Israel’s Election Handbook: The New Face of Likud

Israeli Prime minister Benjamin Netanyahu speaks during an event by his Likud Party in Tel Aviv, Israel August 9, 2017. Photo by Amir Cohen/REUTERS.

We call this format a Timesaver Guide to Israel’s Coming Elections. This will be a usual feature on Rosner’s Domain until April 9. We hope to make it short, factual, devoid of election hype, and of he-said-she-said no news, unimportant inside baseball gossip.

Bottom Line

The Likud Party has a decent list of candidates.

Main News

Likud Primaries: a solid outcome, with experienced and respectable candidates at the front row.

Netanyahu failed to block the rise of former minister Gideom Saar within Likud.

Benny Gantz is still doing well in the polls. But his rise came to a halt.

Talk about possible last-minute merge of centrists (Gantz and Yair Lapid) intensify.

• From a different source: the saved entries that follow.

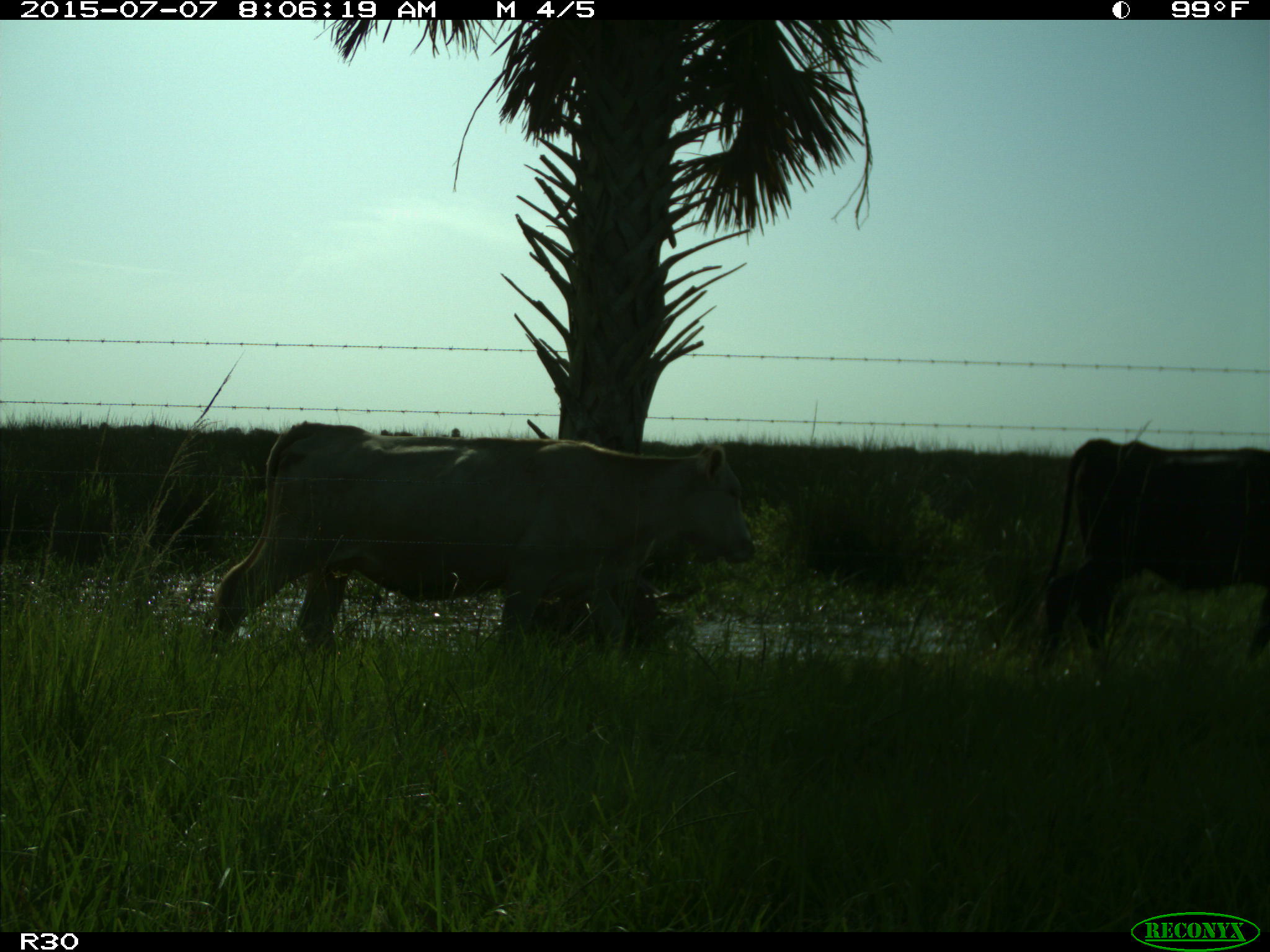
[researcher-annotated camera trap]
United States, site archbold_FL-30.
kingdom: Animalia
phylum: Chordata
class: Mammalia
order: Artiodactyla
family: Bovidae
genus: Bos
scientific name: Bos taurus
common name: domestic cow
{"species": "Bos taurus (domestic cow)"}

Five to six parties are close to the electoral threshold and might not get any Knesset seats.

The Jewish Home chose its new leader: Rabbi Rafi Peretz, from the conservative wing of the Zionist-religious sector.

Developments to Watch

Political: Will the new Likud party list give Likud a boost in the polls?

Personal: Gideon Saar just bit Netanyahu in his own home court and earned a Likud front seat against the PM’s will. Netanyahu must decide if wants this internal Likud fight to continue or declare a cease fire.

Personal: Are there any signs that Lapid is getting used to the idea of being Gantz’ No. 2.

Political: The Jewish Home must decide if it is ready to become a party of an even more conservative rightwing religionists and take under its wing the Kahanist wing of the ultra-right.

The Blocs and Their Meaning

Simply put, Likud still has best chance of both winning and forming the next coalition. The Netanyahu 67 coalition is now at average of 63. A slight decline, but still a majority. The right-religious bloc is very close to 60 seats, and with a small addition from the center can form the next coalition.


Focus on One Party

Not long ago, Orly Levy Abekasis was getting ready to becoming Israel’s political rising star. She was to be the newcomer who made it against all odds, all on her own, by forming a party focused on social justice. Today, above Levy’s party there’s a huge question mark. She can still run and get a seat at the table. She can merge with one of the other parties (it’s a little complicated for her, because of legal issues involving her decision to quit her previous party and stay in the Knesset). Or she can see more decline and end up bellow the electoral threshold. He average of seats for the year is 4.7. Her average in the last five polls is 3.2. That is – not enough.